Arrisco um pensamento: o texto épico ou dramático contém elementos de significação da ordem da figuração. Neste, as forças invisíveis estão em contato com as forças visíveis (o que é dito como confissão da personagem ou como expressão de um mundo objetivo), mas predomina o plano no qual o texto se impõe aos outros sentidos da cena (e o sentido deriva, afinal, do texto literário). Ora, Eu vos liberto busca outro plano (o das sensações) e, ao mesmo tempo, introduz o texto que traz sua carga de significação. São perguntas que me faço: o lugar do texto falado no teatro físico.

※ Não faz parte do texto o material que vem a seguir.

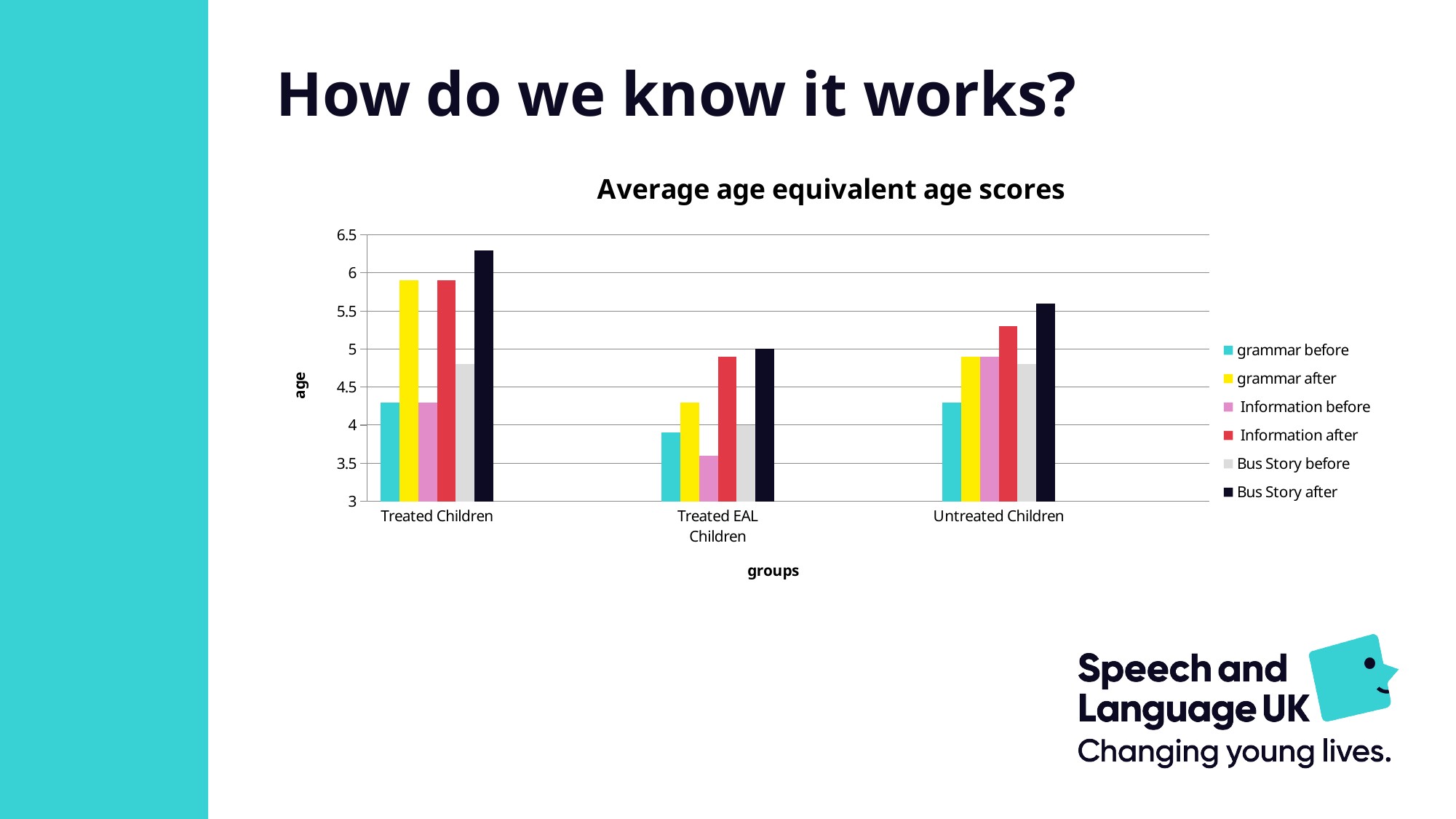
What kind of chart is shown on the slide? bar chart What is the title of the chart? Average age equivalent age scores Which is larger: the grammar after score for Treated Children or for Untreated Children? Treated Children Which group has the lowest Information before score? Treated EAL Children Is the Information after value for Untreated Children greater or less than 5? greater Which group has the highest Bus Story after score? Treated Children How many groups are shown on the x axis? 3 Is the Information before value for Treated EAL Children greater or less than 4? less How many series does the legend list? 6 What is the label of the vertical axis? age Is the Bus Story after value for Treated Children greater or less than 6? greater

O grupo Zikzira, agora introduzindo vocalizações provenientes de um texto épico/dramático, abre essa trilha de investigação.


Referências:

BONFITTO, M. O ator compositor. São Paulo: Editora Perspectiva. 2006
DELEUZE, G. Francis Bacon - Lógica da sensação. Rio de Janeiro: Jorge Zahar Editora.2007

Imagem: André Semenza - divulgação

2.12.07

Serras da Desordem - de Andrea Tonacci (2006)



Serras da Desordem, de Andrea Tonacci (2006), está nos circuitos de cinema. Uma obra do diretor do já clássico "Bang Bang" (1970), um filme essencial do cinema marginal, ou mais propriamente, como queria Jairo Ferreira, cinema de invenção.

Leonardo Mecchi, na Revista Cinética aponta para a "mistura singular entre o registro documental e ficcional, a utilização dos próprios personagens na reencenação de sua história (ecos tardios de Robert Flaherty?), os planos-seqüência dilatados no registro da vida primitiva, as seqüências de montagem e sobreposições de imagens, tudo colabora para uma experiência de imersão nesse registro audiovisual."

Tonacci ficou fora do Brasil por muitos anos e esteve filmando para as comunidades indígenas dos EUA. Fica evidente, em Serras da Desordem, seu olhar etinográfico. Mais do que isso, o filme traz as forças do cinema-linguagem de Tonacci. Ele não se prende a um discurso de retratista, antes fabricando, na indistinção entre ficção-documentário, a realidade própria do cinema. O território que o filme define nos coloca dentro, mais uma vez, nas trilhas que produzem o real, no sentido de capturar os momentos de extratificação: expropriação de vidas e significados, de riquezas e qualidades. O tempo todo, cortam trilhos e estradas, surgem cercas e desmatamentos, um indíviduo escapa e é recapturado incessantemente. Aqui, a arte não é um retrato do social, mas implicação de matéria e expressão.

Prestem atenção nos olhares da câmera de Tonacci nas seqüências em que Carapiru reencontra seu povo: são esses detalhes que escrevem as cartografias natureza/sociedade, apresentando nossos impasses. Não são imagens que representam esses impasses, mas que os expõem. No final, só posso dizer que preciso rever este filme contundente: um estudo de composição.